"Я работаю спокойно, с неослабевающим пылом: хочу сделать здесь несколько последних вещей. Я работаю над холстом с розами на светло-зеленом фоне и над двумя холстами с букетами фиолетовых ирисов... Над ними я работаю с таким подъемом, что укладывать вещи мне кажется труднее, чем делать картины". И там же он пишет: "...последние дни мне кажутся настоящим откровением в области цвета. Я чувствую, дорогой брат, что в смысле своей работы крепче стою на ногах, чем до отъезда сюда, и что с моей стороны было бы черной неблагодарностью бранить юг" (633, 515).
Его "язык" оказывается достаточно гибким и разнообразным, чтобы выразить всю сложность и разносторонность его отношений с миром.
Такая способность изобразительных элементов рационально применяться или не применяться в виде готовых "формул" и живописных "шифров" говорит об их знаковом характере. В то же время сами эти знаки являются признаком противоречия между конкретностью предметного языка и экстатически-напряженной духовностью вангоговского восприятия. Еще немного - и такой "шифр" может отделиться от предмета, "заговорить" прямо о душе, минуя реальный мир вещей и видимостей. Однако сам Ван Гог этого шага не сделал. Во всяком случае, о его спиралях и вихрях, образующих "ореолы" вокруг предметов, нельзя еще сказать, что они непосредственно задуманы как знаки-"иероглифы", что имеет место у таких художников XX века, как Кандинский, Клее, Миро. От сверхпредметного мышления Ван Гога до беспредметного мышления названных художников - огромная дистанция, обусловленная качественными сдвигами в художественном сознании, происшедшими в XX веке.

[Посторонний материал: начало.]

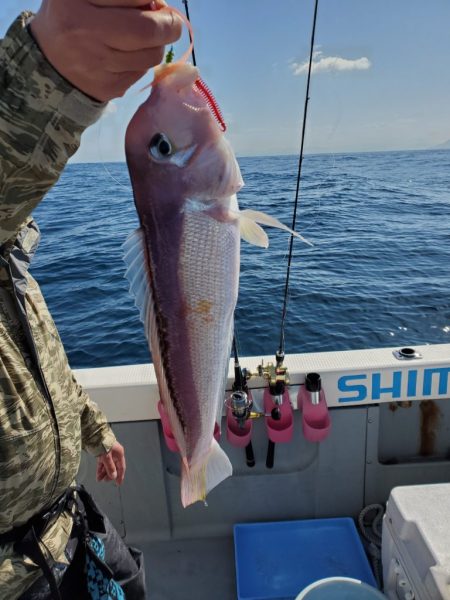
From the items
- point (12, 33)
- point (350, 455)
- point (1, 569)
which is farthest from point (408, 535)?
point (12, 33)

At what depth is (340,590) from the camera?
234cm

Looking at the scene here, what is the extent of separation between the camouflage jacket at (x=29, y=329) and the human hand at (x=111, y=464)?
0.24 m

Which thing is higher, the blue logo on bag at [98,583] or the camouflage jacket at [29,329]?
the camouflage jacket at [29,329]

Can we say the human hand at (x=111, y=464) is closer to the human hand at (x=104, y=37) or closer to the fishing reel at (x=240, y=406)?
the fishing reel at (x=240, y=406)

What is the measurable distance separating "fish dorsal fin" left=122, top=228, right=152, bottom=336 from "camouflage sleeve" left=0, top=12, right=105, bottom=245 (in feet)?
0.71

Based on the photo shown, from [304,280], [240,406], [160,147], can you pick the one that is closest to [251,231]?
[160,147]

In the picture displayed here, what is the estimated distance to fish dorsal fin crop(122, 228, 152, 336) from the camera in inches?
43.6

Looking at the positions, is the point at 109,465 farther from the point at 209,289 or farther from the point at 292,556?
the point at 209,289

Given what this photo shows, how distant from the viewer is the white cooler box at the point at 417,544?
1957 millimetres

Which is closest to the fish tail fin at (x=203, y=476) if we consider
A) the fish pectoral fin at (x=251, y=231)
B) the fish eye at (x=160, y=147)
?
the fish pectoral fin at (x=251, y=231)

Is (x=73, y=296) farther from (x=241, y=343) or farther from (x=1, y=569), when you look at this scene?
(x=1, y=569)

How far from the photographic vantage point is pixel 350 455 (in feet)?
10.5

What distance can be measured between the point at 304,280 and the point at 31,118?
7.83 m

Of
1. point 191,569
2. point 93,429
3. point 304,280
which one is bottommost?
point 191,569
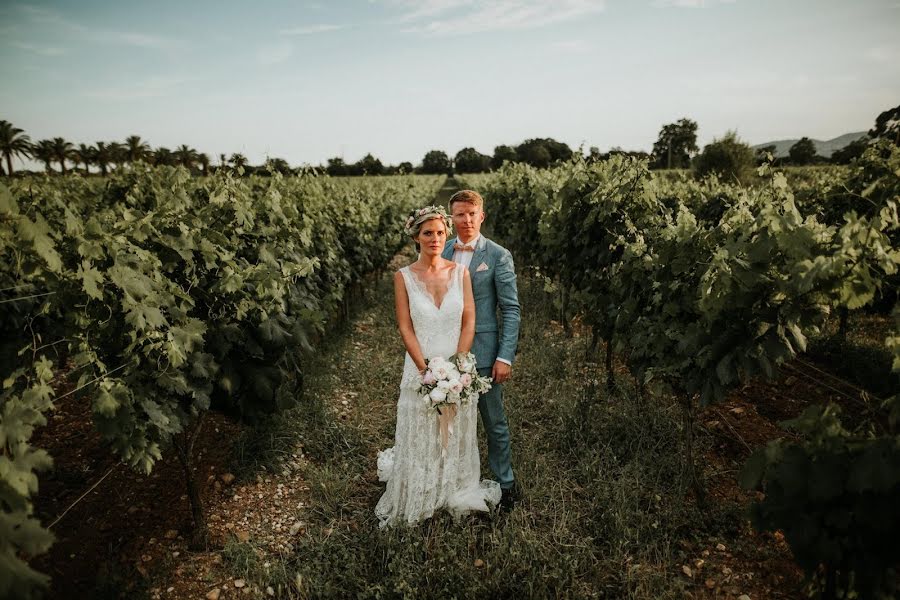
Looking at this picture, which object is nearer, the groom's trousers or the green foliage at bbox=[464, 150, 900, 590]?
the green foliage at bbox=[464, 150, 900, 590]

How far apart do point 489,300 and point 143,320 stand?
7.04ft

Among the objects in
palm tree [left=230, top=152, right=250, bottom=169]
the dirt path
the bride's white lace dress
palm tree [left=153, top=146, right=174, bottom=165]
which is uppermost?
palm tree [left=153, top=146, right=174, bottom=165]

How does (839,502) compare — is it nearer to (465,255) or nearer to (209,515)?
(465,255)

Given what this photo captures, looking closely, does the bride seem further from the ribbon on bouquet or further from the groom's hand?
the groom's hand

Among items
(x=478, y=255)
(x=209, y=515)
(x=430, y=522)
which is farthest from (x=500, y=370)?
(x=209, y=515)

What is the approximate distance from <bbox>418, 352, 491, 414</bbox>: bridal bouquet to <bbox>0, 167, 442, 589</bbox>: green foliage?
4.30 ft

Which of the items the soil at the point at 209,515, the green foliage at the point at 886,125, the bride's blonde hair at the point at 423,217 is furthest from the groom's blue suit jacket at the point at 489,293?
the green foliage at the point at 886,125

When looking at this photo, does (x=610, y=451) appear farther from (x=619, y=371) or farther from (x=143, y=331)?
(x=143, y=331)

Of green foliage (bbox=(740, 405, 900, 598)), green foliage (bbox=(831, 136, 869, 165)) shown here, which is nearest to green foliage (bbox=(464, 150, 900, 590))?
green foliage (bbox=(740, 405, 900, 598))

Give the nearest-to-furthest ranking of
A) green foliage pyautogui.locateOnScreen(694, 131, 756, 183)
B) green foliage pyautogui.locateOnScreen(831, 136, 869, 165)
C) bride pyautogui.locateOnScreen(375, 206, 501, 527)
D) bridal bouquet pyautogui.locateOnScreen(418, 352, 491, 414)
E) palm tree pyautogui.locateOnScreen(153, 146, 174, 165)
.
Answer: bridal bouquet pyautogui.locateOnScreen(418, 352, 491, 414)
bride pyautogui.locateOnScreen(375, 206, 501, 527)
green foliage pyautogui.locateOnScreen(831, 136, 869, 165)
palm tree pyautogui.locateOnScreen(153, 146, 174, 165)
green foliage pyautogui.locateOnScreen(694, 131, 756, 183)

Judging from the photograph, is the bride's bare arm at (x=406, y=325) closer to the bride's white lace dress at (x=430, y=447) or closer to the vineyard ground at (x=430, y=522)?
the bride's white lace dress at (x=430, y=447)

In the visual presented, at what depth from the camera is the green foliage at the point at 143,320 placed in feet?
6.46

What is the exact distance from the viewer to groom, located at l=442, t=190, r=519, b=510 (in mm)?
3299

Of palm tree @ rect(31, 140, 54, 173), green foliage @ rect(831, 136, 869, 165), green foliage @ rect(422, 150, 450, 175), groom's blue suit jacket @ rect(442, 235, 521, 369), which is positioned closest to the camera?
groom's blue suit jacket @ rect(442, 235, 521, 369)
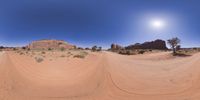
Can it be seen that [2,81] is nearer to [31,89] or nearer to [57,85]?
[31,89]

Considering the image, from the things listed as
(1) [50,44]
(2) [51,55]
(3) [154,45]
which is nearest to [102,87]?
(2) [51,55]

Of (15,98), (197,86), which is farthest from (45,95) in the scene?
Answer: (197,86)

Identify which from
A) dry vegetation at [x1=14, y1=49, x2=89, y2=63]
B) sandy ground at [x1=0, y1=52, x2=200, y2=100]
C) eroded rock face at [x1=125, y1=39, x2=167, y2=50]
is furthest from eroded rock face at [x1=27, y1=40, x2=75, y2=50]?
sandy ground at [x1=0, y1=52, x2=200, y2=100]

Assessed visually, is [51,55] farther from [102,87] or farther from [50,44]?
[50,44]

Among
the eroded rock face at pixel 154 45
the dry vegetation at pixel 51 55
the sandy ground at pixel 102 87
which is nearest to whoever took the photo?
the sandy ground at pixel 102 87

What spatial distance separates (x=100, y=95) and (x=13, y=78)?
533 cm

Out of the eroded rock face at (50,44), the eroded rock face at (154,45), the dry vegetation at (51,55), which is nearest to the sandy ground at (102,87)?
the dry vegetation at (51,55)

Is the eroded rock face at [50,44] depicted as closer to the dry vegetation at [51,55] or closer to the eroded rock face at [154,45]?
the eroded rock face at [154,45]

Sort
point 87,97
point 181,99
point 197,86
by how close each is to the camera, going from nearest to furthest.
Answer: point 181,99 → point 87,97 → point 197,86

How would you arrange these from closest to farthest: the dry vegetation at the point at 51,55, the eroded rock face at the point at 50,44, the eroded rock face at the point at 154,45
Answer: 1. the dry vegetation at the point at 51,55
2. the eroded rock face at the point at 154,45
3. the eroded rock face at the point at 50,44

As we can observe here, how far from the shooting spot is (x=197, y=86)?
923cm

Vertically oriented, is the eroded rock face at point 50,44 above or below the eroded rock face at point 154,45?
above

Именно в напряженно взаимодействующих предметно-шифровых структурах поздних картин Ван Гога заключена особая выразительность его стиля. Если бы это были просто кипарисы или просто "знаки" - не было бы Ван Гога, реализующего насыщенно-смысловое содержание своего видения и восприятия в созданном им методе "перевода" духовного мира на язык живописи.
Мы уже писали о том, что Ван Гог с самого начала поставил для себя проблему "перевода" идей и чувств на язык живописи, который должен "говорить" о нем с той степенью доходчивости и выразительности, которая присуща словесным речениям. Хоть он и писал, что "поэзия есть нечто более страшное, нежели живопись", которую он выбрал, "потому что художник ничего не говорит и молчит" (539, 400), - слово, язык было его стихией, даже когда он отказался от деятельности проповедника. Ему необходимо было выразиться не только живописно, но и словесно, чтобы зафиксировать обуревающие его чувства в словах и тем самым удостовериться в реальности своей внутренней жизни. Источником его живописи, как и писем, была рефлексия, которую романтики, кстати, считали источником языка. Отсюда - скорее бессознательно, чем сознательно, язык был для него образцом, по которому он моделировал свое понимание живописи, особенно в последний период. Именно это приближение к законам языка приводит к тому, что в тенденции все элементы живописи начинают приобретать непосредственно семантическое значение. Сначала это касалось предмета, потом цвета, наконец, самой фактуры.
"Сверхпредметная" выразительность изображения достигается Ван Гогом с помощью этих фактурных образований, благодаря чему между внутренним состоянием художника и внешним миром - предметом, событием устанавливается связь, создающая предпосылки не только для суггестивного цвета, но и суггестивной фактуры. Ван Гог имел все основания утверждать, что "выразить тоску можно и без всякой оглядки на Гефсиманский сад; а для того, чтобы создать нечто мирное, успокаивающее, нет необходимости изображать персонажи нагорной проповеди" (Б. 21, 566).